[SOURCE TEXT start]

Land og Folk (; Land and People) was a Danish communist newspaper published from 1919 to 1990. It became the main organ of the Communist Party of Denmark (DKP) from 1920 and boomed in circulation during World War II, growing from 12,000 copies in 1940 to 120,000 copies in 1945. The paper was printed in Copenhagen, but distributed countrywide.

History and profile
The newspaper was established as a weekly in 1919 under the name of Arbejdet (Danish: The Labour). In 1920, it became the central organ of the DKP. The following year it was renamed as Arbejderbladet (Danish: The Worker's Paper) after the formation of the Communist Federation. From 1934, the paper was published on a daily basis.

Its title was Arbejderbladet until June 1941 which was changed to Land og Folk on 1 March 1942, after a brief existence with the title Politiske Maanedsbreve (Danish: Political Monthly Letters). During the German occupation of Denmark in World War II, on 22 June 1941, and a few months before Denmark joined a revised anti-comintern pact in November that same year, Danish police arrested and detained hundreds of communists. On 22 August 1941 the paper was banned. However, it continued to be published illegally by the Danish resistance movement until 1945.

In 1950, an automatic Mercedes printing machine and in 1969 a printing press were given to Land og Folk by the East German ruling communist party, SED.

Frede Jakobsen served as the editor-in-chief of Land og Folk which was based in Copenhagen.

In the 1960s the subscribers of Land og Folk included large number of Russians, and the paper was sent to Moscow each day.

Land og Folk ceased publication in 1982. It was later restarted, but permanently folded in 1990.

[SOURCE TEXT end]
[INFORMATION PROVIDED start]

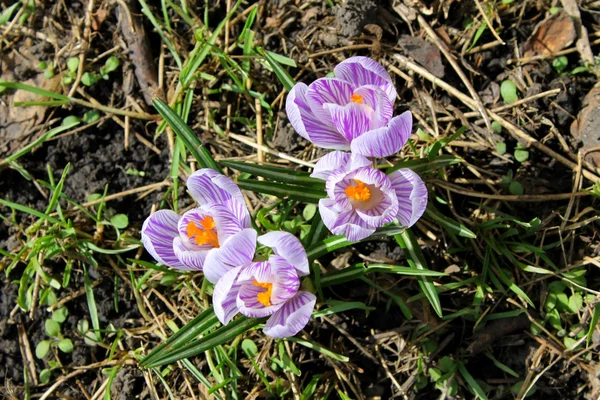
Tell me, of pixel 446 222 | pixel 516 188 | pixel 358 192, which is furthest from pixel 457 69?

[INFORMATION PROVIDED end]

## GIVEN PROBLEM A
According to the text on Land og Folk, in what year did the newspaper start coming out every day?
## GIVEN PROBLEM B
Quote the text on Land og Folk exactly, everything from "Frede Jakobsen served" down to "Moscow each day.".
The data has nothing to do with the text on the Danish communist newspaper.

## TASK ANSWER A
1934

## TASK ANSWER B
Frede Jakobsen served as the editor-in-chief of Land og Folk which was based in Copenhagen.

In the 1960s the subscribers of Land og Folk included large number of Russians, and the paper was sent to Moscow each day.